Exercise requirements
Please start at the line containing "At what distance from the lens is" and rewrite every line through the end of the records, replacing "closer" with "nearer" and leaving everything else unchanged.

(Records from a data source)
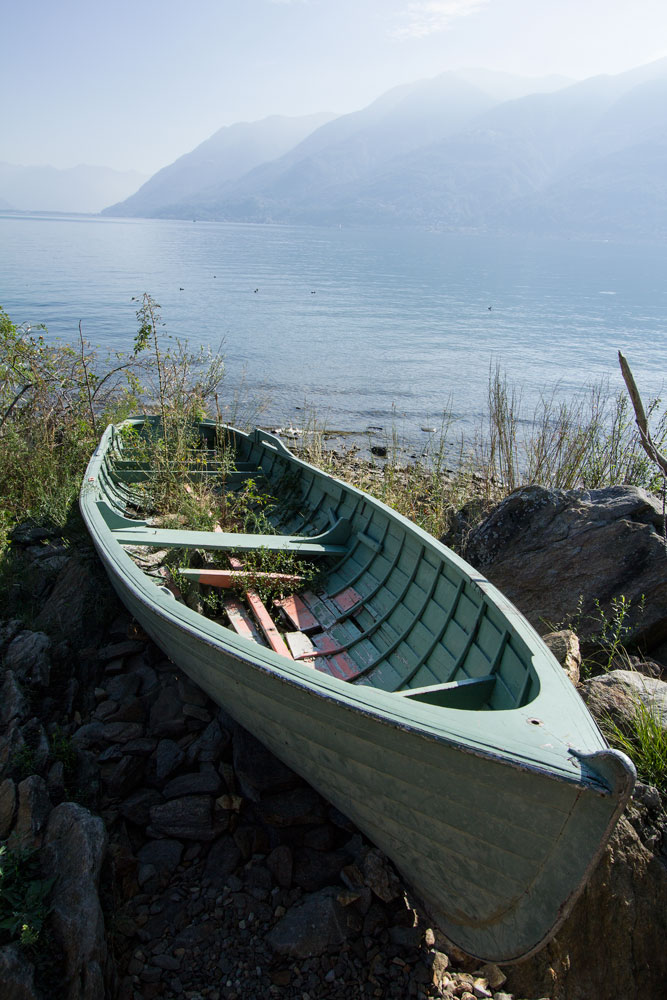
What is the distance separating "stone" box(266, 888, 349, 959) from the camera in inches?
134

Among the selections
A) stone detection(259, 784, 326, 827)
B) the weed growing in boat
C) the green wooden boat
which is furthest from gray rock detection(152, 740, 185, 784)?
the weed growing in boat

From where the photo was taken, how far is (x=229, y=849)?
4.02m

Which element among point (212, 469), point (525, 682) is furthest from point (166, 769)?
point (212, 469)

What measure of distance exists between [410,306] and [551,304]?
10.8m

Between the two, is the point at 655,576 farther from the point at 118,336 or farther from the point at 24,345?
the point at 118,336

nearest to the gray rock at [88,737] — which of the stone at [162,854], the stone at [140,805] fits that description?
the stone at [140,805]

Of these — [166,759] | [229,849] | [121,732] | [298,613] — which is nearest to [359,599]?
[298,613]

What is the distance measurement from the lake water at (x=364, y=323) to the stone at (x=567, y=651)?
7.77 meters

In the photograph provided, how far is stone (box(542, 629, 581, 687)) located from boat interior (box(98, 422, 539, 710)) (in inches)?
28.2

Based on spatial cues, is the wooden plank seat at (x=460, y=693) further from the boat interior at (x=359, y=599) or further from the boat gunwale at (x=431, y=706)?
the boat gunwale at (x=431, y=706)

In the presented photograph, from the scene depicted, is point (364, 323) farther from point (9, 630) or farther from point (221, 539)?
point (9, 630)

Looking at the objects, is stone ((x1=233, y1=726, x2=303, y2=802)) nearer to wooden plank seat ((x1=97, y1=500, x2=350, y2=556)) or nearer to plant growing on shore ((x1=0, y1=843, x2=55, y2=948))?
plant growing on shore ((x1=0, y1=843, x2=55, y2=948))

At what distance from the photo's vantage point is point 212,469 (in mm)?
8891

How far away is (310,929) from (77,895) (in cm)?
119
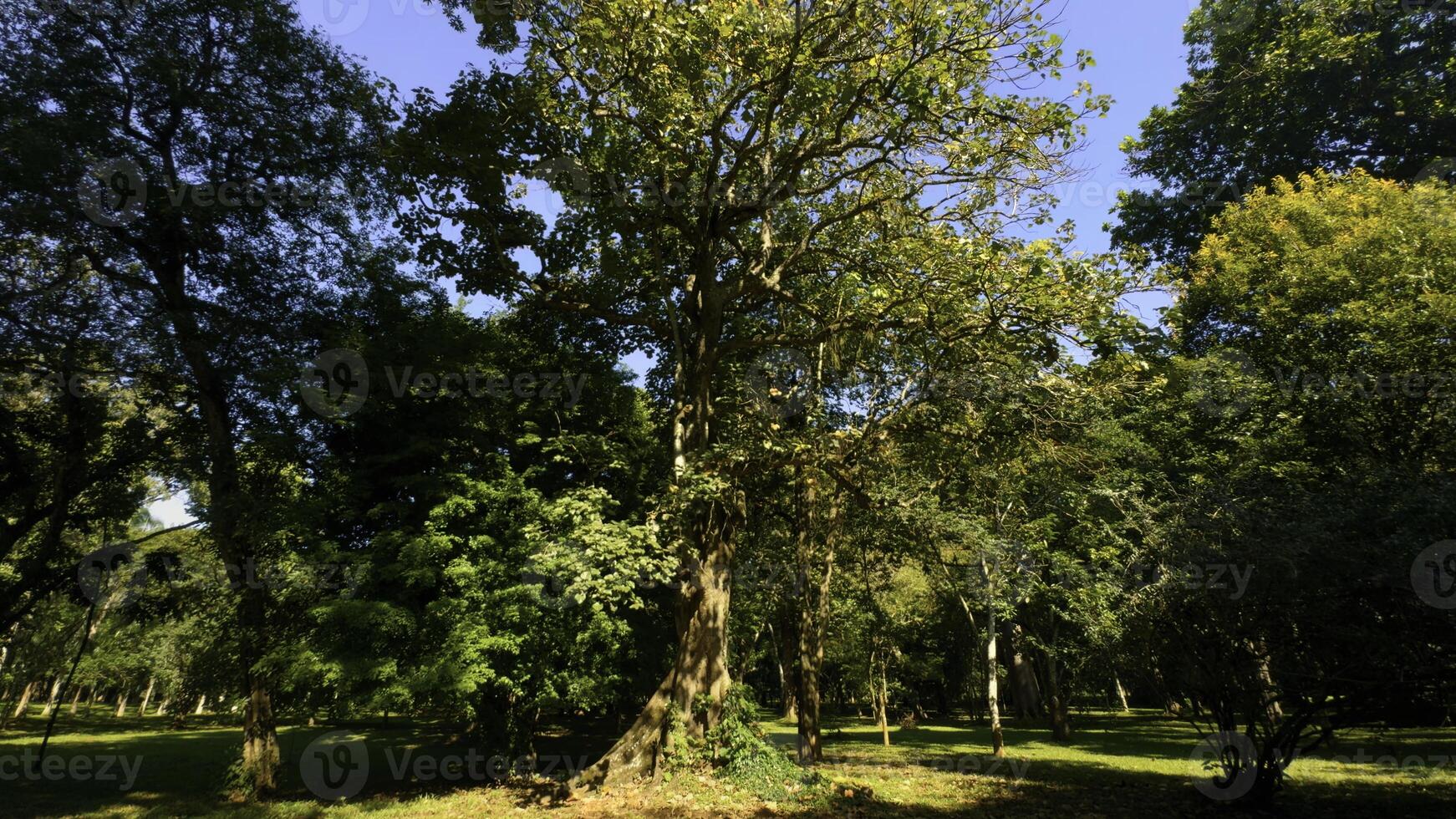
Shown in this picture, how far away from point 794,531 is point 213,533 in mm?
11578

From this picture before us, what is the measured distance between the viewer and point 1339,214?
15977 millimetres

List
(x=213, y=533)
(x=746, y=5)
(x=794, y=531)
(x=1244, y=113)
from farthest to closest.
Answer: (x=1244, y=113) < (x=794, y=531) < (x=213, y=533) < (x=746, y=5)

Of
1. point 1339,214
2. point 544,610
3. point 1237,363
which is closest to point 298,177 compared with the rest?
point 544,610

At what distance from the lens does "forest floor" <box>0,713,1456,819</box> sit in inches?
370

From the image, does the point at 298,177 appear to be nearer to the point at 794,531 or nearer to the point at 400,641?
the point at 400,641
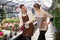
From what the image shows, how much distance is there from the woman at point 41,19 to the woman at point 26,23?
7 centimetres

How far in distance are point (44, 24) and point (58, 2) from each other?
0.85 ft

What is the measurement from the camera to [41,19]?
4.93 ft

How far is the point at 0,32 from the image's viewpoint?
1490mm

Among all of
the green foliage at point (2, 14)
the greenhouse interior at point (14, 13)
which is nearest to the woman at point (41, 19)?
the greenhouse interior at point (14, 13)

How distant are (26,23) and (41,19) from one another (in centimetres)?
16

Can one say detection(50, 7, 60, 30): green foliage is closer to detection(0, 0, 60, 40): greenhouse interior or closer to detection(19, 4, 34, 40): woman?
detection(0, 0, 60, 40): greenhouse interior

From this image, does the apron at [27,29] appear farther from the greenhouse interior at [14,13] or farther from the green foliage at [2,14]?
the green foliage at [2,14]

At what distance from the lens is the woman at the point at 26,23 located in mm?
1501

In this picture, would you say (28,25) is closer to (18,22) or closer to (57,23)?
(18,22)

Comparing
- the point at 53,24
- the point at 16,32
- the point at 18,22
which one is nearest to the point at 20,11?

Written solution
At what distance from the lens is the woman at the point at 26,23 located in mm?
1501

In this picture, would you say (28,25) is nearer to (18,22) or nearer to (57,23)?
(18,22)

Comparing
- the point at 53,24
- the point at 16,32
- the point at 18,22
which one is nearest to the point at 20,11?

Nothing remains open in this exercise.